Dénoncer les agresseurs
La culture urbaine ou le hip-hop se heurte souvent à des stéréotypes de genre où certains termes voire même mots sont considérés comme sensibles. Wasso Tounkara admet que c’est un peu tabou parce que déjà, le ministère de la Femme ainsi que le ministère de la Jeunesse et le ministère de la Santé leur ont recommandé de ne pas utiliser le terme «sexuel». « Donc c’est la raison pour laquelle, nous utilisons les termes santé de la reproduction parce qu’aussi, quoi qu’on puisse dire, c’est toujours un tabou de parler de la sexualité des ados au Sénégal. Et même quand il s’agit de femmes, c’est toujours tabou et même en parler en société, c’est compliqué», regrette-t-elle. Dans le single, il y a la participation de deux jeunes artistes qui ont écrit les textes et posé l’instrumental.
L’une s’appelle Magui Diop et l’autre Eve Crazy. Pour la militante, à chaque fois que l’association travaille sur un sujet concernant la femme, elle essaye d’impliquer les artistes qui s’intéressent à ce sujet-là. «Donc, elles ont été choisies parce qu’elles s’activent sur ces points-là», confirme-t-elle. A propos des instruments, elle explique que le single a été mixé, enregistré et masterisé dans le studio de Diksa et c’est elle-mê¬me qui a fourni l’instrumental.
Silence et tristesse
De l’émotion, il n’en manque pas dans cette chanson accompagnée d’une vidéo.
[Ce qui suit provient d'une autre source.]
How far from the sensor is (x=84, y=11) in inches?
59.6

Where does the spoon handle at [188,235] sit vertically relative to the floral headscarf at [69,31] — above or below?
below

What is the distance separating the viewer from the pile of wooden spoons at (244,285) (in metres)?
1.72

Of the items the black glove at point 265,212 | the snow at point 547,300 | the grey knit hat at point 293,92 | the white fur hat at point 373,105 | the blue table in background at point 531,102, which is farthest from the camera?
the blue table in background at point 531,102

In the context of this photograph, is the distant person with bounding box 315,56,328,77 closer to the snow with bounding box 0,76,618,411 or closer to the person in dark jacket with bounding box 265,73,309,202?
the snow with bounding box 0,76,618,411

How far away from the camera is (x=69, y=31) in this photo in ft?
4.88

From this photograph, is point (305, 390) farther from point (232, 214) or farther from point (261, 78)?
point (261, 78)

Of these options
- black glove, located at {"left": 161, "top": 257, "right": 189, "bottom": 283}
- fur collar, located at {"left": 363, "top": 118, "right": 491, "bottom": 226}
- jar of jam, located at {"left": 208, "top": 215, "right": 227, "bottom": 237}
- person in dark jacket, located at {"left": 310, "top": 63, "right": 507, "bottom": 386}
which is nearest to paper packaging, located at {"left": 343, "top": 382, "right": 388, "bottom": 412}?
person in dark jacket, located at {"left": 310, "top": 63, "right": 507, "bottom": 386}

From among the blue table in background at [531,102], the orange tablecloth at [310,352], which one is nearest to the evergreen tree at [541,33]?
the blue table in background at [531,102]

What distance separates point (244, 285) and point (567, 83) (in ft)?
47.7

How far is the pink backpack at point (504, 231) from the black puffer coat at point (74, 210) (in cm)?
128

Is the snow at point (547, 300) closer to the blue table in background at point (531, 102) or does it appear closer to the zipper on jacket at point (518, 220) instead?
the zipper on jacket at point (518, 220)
Car, Dotouniou nopi qui veut dire, «nous n’allons plus nous taire en français», traduit le silence, la désolation et la tristesse, que subissent ces femmes. Evo¬luant dans le hip-hop depuis 2008, Ndèye Fatou Tounkara «invite» les victimes à ne pas perdre confiance, à savoir qu’elles ne sont pas seules dans leur combat et à savoir qu’aujourd’hui, il y a beaucoup de femmes qui s’activent pour les accompagner dans leur vie, pour qu’elles aient gain de cause dans leur lutte mais aussi, à ce que leurs agresseurs puissent être sanctionnés. «Je les encourage à dénoncer et à continuer les procédures judiciaires sachant que c’est une procédure très longue, très difficile et très compliquée. Mais leur dire également qu’elles ne sont pas seules et qu’elles peuvent avoir confiance en toutes ces femmes qui sont devenues des sentinelles et qui luttent pour l’amélioration des conditions de vie des femmes et des enfants au Sénégal», a-t-elle lancé.